Alkisah, sebagaimana yang dituliskan sejarah, Socrates (470-399 SM) adalah ahli filsafat yang meletakkan dasar epistemologi dan etika, juga guru dari pemikir besar Plato, serta kakek guru dari pemikir yang sama besarnya, Aristoteles. Karena pikiran dan kata-katanya, Socrates yang dianggap menjadi racun bagi masyarakat, akhirnya diadili dan dihukum minum racun. Hukuman ini, yang seharusnya dapat dengan mudah dielakkan (tapi Socrates menolak melakukan pembelaan diri) dia jalani di usia 70 tahun.

Socrates yang diakui sebagai Bapak Para Filsuf bersedia mati karena menyakini: katakan (dan lakukan) yang benar, walau pahit akibatnya.

▶ _Data Tersedia_:
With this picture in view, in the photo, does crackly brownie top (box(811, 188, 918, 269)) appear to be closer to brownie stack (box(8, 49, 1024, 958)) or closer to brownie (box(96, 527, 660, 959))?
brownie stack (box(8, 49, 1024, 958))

---

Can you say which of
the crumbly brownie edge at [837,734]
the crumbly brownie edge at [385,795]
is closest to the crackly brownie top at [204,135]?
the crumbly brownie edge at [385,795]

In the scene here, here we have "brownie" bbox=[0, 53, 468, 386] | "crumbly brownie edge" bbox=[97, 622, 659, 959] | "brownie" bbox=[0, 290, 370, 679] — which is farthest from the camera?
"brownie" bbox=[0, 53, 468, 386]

▶ _Tugas Dikerjakan_:
A – Ulangi persis bagian teks tentang Socrates mulai dari "Alkisah, sebagaimana yang" sampai dengan "walau pahit akibatnya.".
B – Sebutkan semua nama tokoh yang muncul dalam teks tentang Socrates.
Item-item tadi tidak dipakai di sini.

▶ _Jawaban Berurutan_:
A –
Alkisah, sebagaimana yang dituliskan sejarah, Socrates (470-399 SM) adalah ahli filsafat yang meletakkan dasar epistemologi dan etika, juga guru dari pemikir besar Plato, serta kakek guru dari pemikir yang sama besarnya, Aristoteles. Karena pikiran dan kata-katanya, Socrates yang dianggap menjadi racun bagi masyarakat, akhirnya diadili dan dihukum minum racun. Hukuman ini, yang seharusnya dapat dengan mudah dielakkan (tapi Socrates menolak melakukan pembelaan diri) dia jalani di usia 70 tahun.

Socrates yang diakui sebagai Bapak Para Filsuf bersedia mati karena menyakini: katakan (dan lakukan) yang benar, walau pahit akibatnya.

B – Socrates, Plato, Aristoteles